Indiana State Legislature
- Full name: Gender Transition Procedures for Minors
- Introduced: January 19, 2023
- Sponsor(s): Joanna King, Michelle Davis, Jake Teshka, Timothy Wesco
- Governor: Eric Holcomb
- Bill: SB 480
- Website: http://iga.in.gov/legislative/2023/bills/senate/480

Status: Current legislation

= Indiana SB 480 =

2023 Indiana law

Indiana Senate Bill 480 (SB 480) introduced into the Indiana General Assembly in 2023. The bill prohibits physicians from providing "gender affirming care" (GAC) to minors. The bill passed the state Senate on February 28, 2023, and the House on March 27, 2023. Governor Eric Holcomb signed the bill on April 5, 2023.

== Contents ==
SB 480 prohibits a physician or other practitioner from providing GAC to individuals under 18 years, and from "aiding or abetting" another practitioner in providing GAC to such individuals. The bill took effect on July 1, 2023. Minors already receiving gender affirming care would have until December 31, 2023, to cease treatment.

== Legislative history ==
The bill was authored by Senators Tyler Johnson, Ed Charbonneau, and Gary Byrne and included seventeen co-authors. In the House, the bill was sponsored by Representatives Joanna King, Michelle Davis, Jake Teshka, and Timothy Wesco.

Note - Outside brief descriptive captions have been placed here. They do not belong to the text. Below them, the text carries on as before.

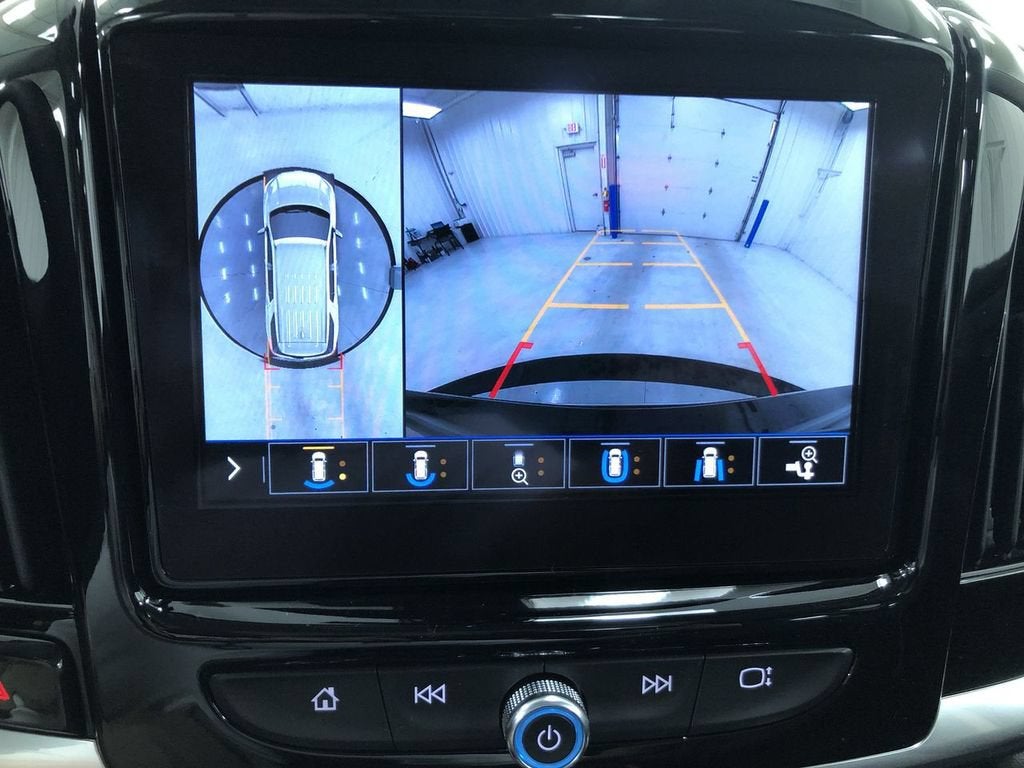 2021 Chevrolet Traverse High Country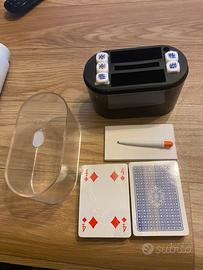 Set porta carte da gioco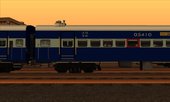 Indian Sleeper Coach (ICF)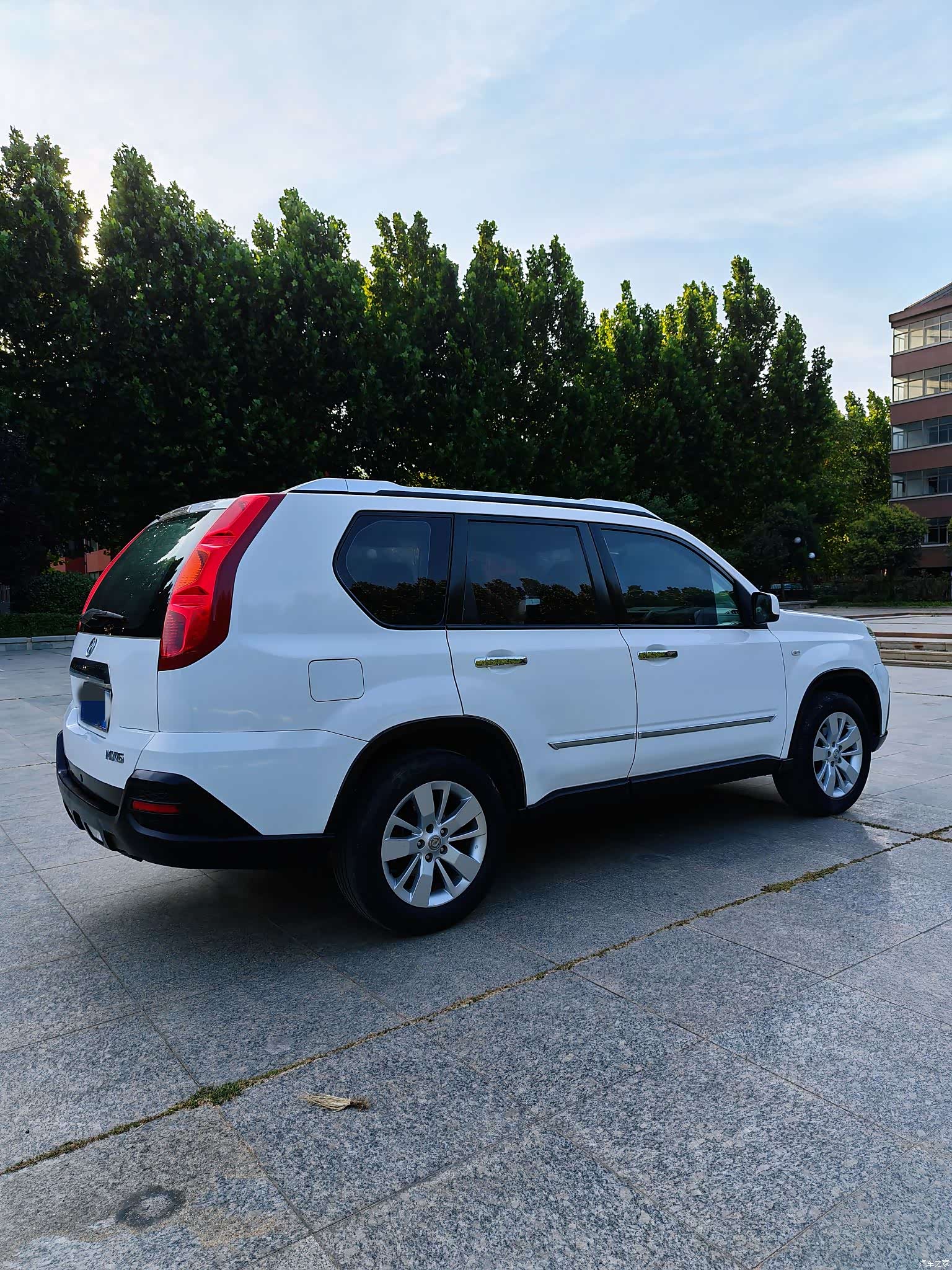Nissan MX6, 2016 21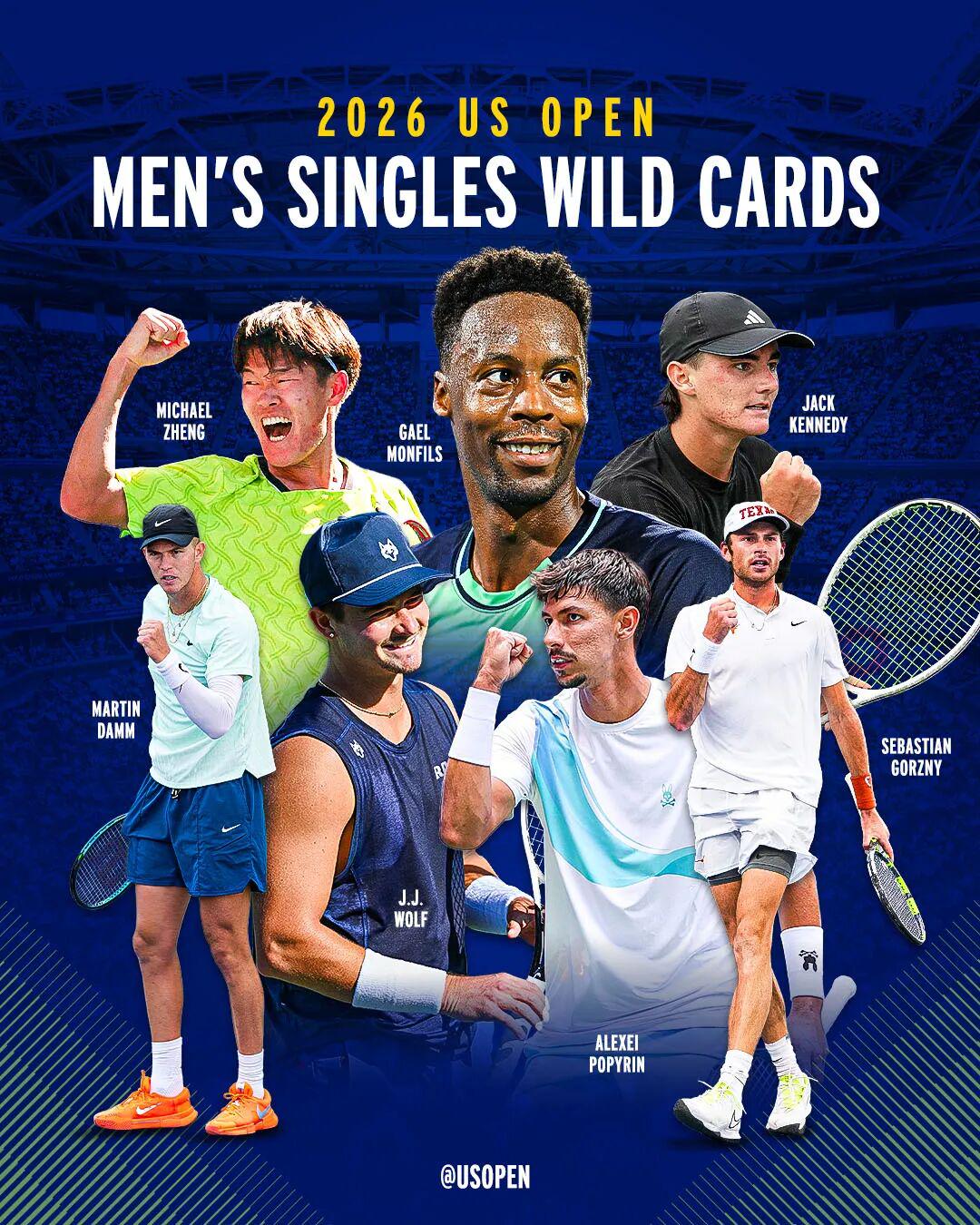 MKsports-科莫足球俱乐部2026美网外卡公布:大威孟菲尔斯领衔 最后2席静候小威瓦林卡?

The bill passed the Senate 36-12 and the House 65–30.

== Controversy ==
The bill was opposed by organizations including the American Civil Liberties Union of Indiana, Indiana Youth Group, and the Human Rights Campaign. The ACLU sued the State in April 2023, alleging that the law violates the U.S. Constitution as well as the federal requirements of the Medicaid Act and the Affordable Care Act. In June 2023, a federal court issued a preliminary injunction blocking much of the law. The injunction was lifted in February 2024, causing the immediate end of GAC for minors.